> **Consigne 1**
Extrayez du texte sur le programme JSF le passage qui s'ouvre sur les mots contenant « Mais soyons concrets. » et se clôt sur « vendre vite fait. », en le recopiant à l'identique.
> **Consigne 2**
Répondez aux questions suivantes à partir du texte sur le programme JSF.
(a) De qui le programme doit-il très vite recevoir des commandes effectives ?
(b) Selon quelle perspective le prix pourrait-il être réduit ?
(c) Quelle entreprise n'est pour l'instant pas capable de présenter les données permettant au JSF de figurer dans les compétitions ?

> **Extrait du texte**
********

Mais soyons concrets. Une autre difficulté surgie devant le programme JSF est en affet qu’il doit très vite recevoir des commandes effectives des pays faisant partie de la coopération. La chose est nécessaire pour tenter de stabiliser les perspectives du programme, pour présenter à tout hasard l’argument d’un prix pouvant être réduit selon la perspective enivrante d’une production augmentée, et plus généralement pour des raisons d’image et d’influence qui sont les principaux moteurs de ses campagnes marketing. Mais le programme se heurte, dans ce domaine précis, à un obstacle de taille: Lockheed Martin n’est pour l’instant pas capable de présenter les diverses données permettant au JSF de figurer dans les compétitions ou les processus devant aboutir à des commandes. Bref, comme on s’en doute, le JSF n’existe pas et n’existe nulle part, alors qu’il s’agit de le vendre vite fait.

********

> **Données brutes**

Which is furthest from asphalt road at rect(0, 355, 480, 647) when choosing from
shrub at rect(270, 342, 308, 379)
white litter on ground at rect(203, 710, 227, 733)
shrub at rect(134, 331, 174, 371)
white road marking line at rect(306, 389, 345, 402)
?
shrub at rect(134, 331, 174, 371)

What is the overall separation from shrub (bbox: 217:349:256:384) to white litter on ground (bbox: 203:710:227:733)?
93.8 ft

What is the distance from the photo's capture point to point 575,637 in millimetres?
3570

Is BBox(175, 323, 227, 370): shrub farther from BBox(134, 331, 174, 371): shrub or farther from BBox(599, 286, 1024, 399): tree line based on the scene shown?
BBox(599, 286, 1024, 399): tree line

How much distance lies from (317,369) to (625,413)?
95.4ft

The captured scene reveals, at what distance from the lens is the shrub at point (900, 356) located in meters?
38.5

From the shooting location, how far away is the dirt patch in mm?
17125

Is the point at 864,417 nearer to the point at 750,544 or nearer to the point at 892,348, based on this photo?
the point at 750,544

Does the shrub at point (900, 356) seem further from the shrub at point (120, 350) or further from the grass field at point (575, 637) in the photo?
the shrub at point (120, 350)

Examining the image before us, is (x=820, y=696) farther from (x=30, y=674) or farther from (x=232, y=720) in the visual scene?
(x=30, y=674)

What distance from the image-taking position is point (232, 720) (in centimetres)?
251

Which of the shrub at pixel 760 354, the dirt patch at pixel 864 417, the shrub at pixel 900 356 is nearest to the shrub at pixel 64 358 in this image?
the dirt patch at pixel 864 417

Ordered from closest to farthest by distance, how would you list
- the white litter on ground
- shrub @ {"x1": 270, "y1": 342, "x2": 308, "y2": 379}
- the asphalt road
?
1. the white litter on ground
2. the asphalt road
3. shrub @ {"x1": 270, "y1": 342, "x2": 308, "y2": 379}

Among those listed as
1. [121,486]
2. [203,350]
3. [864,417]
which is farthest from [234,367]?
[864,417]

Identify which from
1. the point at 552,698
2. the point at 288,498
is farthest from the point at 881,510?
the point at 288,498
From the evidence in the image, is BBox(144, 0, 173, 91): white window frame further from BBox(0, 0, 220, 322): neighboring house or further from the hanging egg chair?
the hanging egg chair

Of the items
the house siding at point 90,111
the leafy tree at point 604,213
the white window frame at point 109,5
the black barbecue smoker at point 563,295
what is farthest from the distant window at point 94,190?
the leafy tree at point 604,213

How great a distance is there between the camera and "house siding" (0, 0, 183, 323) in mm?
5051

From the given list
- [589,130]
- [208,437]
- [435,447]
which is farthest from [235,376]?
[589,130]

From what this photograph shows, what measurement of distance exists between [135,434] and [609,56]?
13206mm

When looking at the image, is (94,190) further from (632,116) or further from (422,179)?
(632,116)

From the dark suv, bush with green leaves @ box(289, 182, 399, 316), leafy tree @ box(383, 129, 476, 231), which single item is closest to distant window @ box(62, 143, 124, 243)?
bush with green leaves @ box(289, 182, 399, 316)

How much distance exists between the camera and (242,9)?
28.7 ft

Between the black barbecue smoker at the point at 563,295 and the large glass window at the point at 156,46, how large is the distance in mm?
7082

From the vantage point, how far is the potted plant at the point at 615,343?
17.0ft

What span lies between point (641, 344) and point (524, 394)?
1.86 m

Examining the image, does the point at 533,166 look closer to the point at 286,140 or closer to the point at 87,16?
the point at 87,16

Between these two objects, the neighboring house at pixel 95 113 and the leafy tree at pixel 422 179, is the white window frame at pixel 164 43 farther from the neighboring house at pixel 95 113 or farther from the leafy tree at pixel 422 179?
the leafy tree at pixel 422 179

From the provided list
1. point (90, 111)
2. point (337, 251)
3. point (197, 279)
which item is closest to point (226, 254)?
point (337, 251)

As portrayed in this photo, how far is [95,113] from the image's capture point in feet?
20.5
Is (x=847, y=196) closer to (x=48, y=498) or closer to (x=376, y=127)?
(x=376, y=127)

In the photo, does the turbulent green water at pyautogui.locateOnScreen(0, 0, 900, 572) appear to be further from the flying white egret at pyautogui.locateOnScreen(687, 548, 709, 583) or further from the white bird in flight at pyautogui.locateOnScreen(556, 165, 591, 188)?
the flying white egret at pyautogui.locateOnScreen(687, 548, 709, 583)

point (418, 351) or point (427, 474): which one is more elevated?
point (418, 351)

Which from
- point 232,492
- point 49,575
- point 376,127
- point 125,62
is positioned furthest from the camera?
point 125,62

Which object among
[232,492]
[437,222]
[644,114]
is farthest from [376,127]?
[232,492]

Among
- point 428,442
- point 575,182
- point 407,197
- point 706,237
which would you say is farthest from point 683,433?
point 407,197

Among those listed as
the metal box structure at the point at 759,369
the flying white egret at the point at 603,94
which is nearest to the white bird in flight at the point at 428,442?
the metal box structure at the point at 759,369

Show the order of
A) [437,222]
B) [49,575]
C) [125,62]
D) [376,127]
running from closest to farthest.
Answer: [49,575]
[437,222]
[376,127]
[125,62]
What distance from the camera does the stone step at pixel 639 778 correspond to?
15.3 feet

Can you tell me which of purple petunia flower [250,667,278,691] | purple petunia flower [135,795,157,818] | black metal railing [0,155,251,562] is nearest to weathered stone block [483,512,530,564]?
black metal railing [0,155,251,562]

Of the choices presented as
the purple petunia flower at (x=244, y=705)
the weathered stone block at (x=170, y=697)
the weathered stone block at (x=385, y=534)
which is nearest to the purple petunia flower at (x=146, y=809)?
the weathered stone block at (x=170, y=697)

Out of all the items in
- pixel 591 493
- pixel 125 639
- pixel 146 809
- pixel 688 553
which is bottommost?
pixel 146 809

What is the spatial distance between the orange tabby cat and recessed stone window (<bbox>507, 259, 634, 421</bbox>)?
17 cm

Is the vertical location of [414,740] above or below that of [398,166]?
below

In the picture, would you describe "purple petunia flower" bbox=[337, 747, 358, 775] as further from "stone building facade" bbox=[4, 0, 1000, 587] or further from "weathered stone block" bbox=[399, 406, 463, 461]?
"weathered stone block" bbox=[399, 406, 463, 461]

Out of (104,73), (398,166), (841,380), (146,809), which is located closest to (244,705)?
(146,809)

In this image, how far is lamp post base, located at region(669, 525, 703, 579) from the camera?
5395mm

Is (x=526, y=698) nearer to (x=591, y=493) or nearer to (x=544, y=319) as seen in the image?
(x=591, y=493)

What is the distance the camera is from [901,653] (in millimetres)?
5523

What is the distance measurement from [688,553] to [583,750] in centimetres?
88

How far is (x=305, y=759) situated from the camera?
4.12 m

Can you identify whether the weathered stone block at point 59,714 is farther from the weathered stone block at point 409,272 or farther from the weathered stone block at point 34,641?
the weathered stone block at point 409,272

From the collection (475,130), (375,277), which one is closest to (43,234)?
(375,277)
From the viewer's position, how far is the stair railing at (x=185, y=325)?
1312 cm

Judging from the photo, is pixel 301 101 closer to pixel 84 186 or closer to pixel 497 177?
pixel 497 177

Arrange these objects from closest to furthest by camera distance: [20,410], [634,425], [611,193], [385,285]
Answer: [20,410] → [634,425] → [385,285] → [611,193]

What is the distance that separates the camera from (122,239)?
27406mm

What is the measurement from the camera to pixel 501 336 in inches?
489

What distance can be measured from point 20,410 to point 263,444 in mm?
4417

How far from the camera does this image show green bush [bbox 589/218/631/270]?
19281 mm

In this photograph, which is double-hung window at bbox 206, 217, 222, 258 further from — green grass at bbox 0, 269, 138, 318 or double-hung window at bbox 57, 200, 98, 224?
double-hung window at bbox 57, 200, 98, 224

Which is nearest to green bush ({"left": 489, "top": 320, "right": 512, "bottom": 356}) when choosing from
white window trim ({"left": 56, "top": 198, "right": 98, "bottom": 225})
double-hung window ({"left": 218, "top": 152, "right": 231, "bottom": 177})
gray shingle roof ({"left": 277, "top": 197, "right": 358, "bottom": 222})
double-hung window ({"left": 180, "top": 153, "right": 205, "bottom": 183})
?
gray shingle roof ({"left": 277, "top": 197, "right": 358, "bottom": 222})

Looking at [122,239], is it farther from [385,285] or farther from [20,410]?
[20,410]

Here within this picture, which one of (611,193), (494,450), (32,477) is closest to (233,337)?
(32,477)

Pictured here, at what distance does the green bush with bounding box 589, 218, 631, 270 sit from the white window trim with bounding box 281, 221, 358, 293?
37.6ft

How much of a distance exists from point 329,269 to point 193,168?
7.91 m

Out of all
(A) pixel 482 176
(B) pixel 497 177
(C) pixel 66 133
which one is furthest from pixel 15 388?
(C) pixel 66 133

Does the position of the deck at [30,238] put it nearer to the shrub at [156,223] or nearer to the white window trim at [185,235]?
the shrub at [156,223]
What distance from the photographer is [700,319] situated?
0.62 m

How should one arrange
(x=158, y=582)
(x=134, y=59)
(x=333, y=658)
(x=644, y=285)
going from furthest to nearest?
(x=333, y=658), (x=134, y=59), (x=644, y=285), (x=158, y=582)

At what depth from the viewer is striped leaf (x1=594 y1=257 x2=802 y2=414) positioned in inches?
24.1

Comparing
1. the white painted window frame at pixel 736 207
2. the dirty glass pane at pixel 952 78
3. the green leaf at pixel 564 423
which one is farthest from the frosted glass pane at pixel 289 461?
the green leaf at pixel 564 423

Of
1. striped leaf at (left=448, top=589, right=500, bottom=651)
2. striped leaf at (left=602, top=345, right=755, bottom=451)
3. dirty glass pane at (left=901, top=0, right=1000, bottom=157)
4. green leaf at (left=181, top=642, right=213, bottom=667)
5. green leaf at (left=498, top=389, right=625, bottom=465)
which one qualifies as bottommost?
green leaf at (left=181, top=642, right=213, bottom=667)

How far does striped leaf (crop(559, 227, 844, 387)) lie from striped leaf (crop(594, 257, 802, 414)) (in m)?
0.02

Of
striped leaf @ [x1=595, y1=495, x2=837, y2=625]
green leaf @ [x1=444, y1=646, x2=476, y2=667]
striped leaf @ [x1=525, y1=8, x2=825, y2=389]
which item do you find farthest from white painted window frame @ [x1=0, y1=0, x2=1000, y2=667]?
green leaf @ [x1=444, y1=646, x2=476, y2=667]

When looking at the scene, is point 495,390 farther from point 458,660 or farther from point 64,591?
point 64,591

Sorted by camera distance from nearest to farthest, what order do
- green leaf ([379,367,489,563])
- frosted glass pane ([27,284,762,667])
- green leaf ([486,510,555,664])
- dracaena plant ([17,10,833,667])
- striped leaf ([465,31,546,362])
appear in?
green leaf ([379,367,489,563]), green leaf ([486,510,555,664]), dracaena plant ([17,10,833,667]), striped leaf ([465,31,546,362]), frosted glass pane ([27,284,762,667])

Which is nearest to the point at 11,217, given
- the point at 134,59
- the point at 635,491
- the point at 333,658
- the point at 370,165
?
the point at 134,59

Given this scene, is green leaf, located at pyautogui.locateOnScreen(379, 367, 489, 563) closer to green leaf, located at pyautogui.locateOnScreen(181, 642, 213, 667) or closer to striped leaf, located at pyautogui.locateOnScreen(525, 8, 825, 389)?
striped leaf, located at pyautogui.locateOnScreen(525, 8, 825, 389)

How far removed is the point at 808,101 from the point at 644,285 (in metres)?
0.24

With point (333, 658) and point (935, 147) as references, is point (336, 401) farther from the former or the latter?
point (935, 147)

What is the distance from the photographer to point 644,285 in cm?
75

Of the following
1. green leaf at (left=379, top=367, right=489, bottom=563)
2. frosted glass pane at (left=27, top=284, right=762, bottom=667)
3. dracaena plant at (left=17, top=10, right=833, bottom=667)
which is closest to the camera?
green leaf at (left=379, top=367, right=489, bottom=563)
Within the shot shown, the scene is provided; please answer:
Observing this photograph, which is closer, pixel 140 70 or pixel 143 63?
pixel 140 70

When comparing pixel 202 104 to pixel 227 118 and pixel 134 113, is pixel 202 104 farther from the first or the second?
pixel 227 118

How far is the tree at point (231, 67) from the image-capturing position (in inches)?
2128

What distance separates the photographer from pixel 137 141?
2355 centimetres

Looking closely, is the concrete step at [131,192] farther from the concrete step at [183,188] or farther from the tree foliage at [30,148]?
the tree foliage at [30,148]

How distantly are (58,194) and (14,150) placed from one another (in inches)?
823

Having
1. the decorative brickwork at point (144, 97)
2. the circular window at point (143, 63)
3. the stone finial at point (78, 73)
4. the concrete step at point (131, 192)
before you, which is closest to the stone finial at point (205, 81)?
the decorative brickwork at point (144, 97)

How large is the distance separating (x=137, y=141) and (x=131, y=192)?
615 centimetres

********

> **Corrigé 1**
Mais soyons concrets. Une autre difficulté surgie devant le programme JSF est en affet qu’il doit très vite recevoir des commandes effectives des pays faisant partie de la coopération. La chose est nécessaire pour tenter de stabiliser les perspectives du programme, pour présenter à tout hasard l’argument d’un prix pouvant être réduit selon la perspective enivrante d’une production augmentée, et plus généralement pour des raisons d’image et d’influence qui sont les principaux moteurs de ses campagnes marketing. Mais le programme se heurte, dans ce domaine précis, à un obstacle de taille: Lockheed Martin n’est pour l’instant pas capable de présenter les diverses données permettant au JSF de figurer dans les compétitions ou les processus devant aboutir à des commandes. Bref, comme on s’en doute, le JSF n’existe pas et n’existe nulle part, alors qu’il s’agit de le vendre vite fait.

> **Corrigé 2**
(a) Des pays faisant partie de la coopération.
(b) Selon la perspective d'une production augmentée.
(c) Lockheed Martin.